[Excerto fornecido]
:::::

Está instalado o conflito entre estes dois sectores de justiça na província de Manica
Chimoio (Canal de Moçambique) - Depois do instalado desentendimento entre a Procuradoria Geral da República na província de Manica e a PRM (Polícia da República de Moçambique) ao mesmo nível, o presidente da comissão da legalidade de Manica, Tomé Gabriel Matuca, acabou por há dias perante a imprensa, admitir que há este ambiente entre o Comando Provincial da PRM e da Procuradoria provincial. Ambas instituições, agora em rota de colisão na província que tem por capital a cidade de Chimoio, também compõem a referida comissão, e nos últimos dias sabe-se que o problema deriva de desavenças no que respeita a procedimentos operacionais. Uma detém outra solta.
O conflito surge na sequeência de “solturas ilegais” de vários indivíduos, feitas pela Procuradoria, que a PRM entende serem uma forma de desvalorização do “serviço árduo” que diz estar a fazer para extinguir o índice de criminalidade na província. Por outras palavras, não se entendem porque a PRM prende quem julga que cometeu algum crime, e a PGR solta porque entende não haver matéria.
Em contacto com Tomé Gabriel Matuca, presidente da comissão da legalidade em Manica, uma espécie de fórum em que intervém as duas instituições desavindas, este descreve os reboliços que se verificam entre a Polícia e a Procuradoria, como algo que leva a crer que de facto há graves anormalidades a acontecer entre estas duas instituições cuja missão é garantir a lei e ordem.
Questionado se a comissão tem promovido encontros visando analisar o desempenho das instituições, sobretudo, para apreciar se as regras estabelecidas estão ou não a ser observadas, Tomé Matuca respondeu que sim. Referiu que é mesmo porque o ambiente de fricção já está identificado que para além de outros já realizados consta da agenda, mais um encontro, tendo em vista a reformulação deste organismo criado para assegurar a observância de aspectos legais nas instituições de justiça e prisionais. Disse que esse novo encontro também será feito na sequência da chegada à província de um novo comandante provincial, que já se encontra a exercer as sua funções. Avançou que tal reunião será antecedida duma outra com a qual se pretende auscultar as duas partes ora em fase acusações mútuas, em dois casos que envolvem um jovem de nome Elvis César Juízo, tido como proxeneta e burlão.
JUIZ
Depois do conflito recentemente dado a conhecer pela imprensa em Manica, existente entre a PGR e a PRM na província, o juiz de instrução preparatória do caso, Dário Ossumane, recusou-se a legalizar a detenção de Elvis Juízo, embora fontes também ligadas ao assunto tenham confirmado à imprensa que já estava legalizada a sua detenção preventiva. O indivíduo em causa, é acusado de ter praticado dois crimes que no termos da lei se defende que são susceptíveis de admitir prisão. Um dos alegados crimes é de burla por defraudação, outro por alegadamente o indiciado ter aliciado uma rapariga menor a envolver-se com muitos homens, “maioritariamente estrangeiros”, sem no entanto lhe pagar pelos serviços prestados. Foi então, aparentemente a juiz que entendeu não haver razão para manter nos calabouços o tal indivíduo.

:::::

[Material fornecido]
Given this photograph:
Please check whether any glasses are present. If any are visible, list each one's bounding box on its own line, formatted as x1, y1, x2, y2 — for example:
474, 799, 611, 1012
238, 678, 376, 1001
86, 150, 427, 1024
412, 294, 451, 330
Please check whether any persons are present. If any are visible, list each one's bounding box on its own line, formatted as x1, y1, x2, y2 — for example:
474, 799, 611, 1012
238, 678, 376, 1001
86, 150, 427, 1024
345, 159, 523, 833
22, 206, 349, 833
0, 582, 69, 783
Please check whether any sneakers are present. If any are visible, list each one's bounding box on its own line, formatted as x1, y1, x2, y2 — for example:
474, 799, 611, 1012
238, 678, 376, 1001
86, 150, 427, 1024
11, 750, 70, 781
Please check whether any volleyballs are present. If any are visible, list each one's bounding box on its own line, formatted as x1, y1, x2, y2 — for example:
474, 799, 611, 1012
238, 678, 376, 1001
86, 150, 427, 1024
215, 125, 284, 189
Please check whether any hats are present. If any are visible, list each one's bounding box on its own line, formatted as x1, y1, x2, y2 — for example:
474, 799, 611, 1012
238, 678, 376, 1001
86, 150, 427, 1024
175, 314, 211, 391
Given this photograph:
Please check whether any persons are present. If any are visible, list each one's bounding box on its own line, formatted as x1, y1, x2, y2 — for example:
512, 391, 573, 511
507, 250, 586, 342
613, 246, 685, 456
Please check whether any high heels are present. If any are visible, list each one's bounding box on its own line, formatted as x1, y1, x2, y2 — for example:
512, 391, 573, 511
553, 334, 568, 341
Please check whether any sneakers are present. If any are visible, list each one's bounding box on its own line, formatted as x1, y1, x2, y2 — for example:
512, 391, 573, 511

:::::

[Enunciado da tarefa]
Responda, a partir do excerto:
1. Quem preside à comissão da legalidade de Manica?
2. Como é que a PRM entende as solturas feitas pela Procuradoria?
3. Qual é o nome do juiz de instrução preparatória que se recusou a legalizar a detenção de Elvis Juízo?
Responda com base apenas no excerto.

[Resolução]
1. Tomé Gabriel Matuca.
2. Como uma forma de desvalorização do "serviço árduo" que diz estar a fazer para extinguir o índice de criminalidade na província.
3. Dário Ossumane.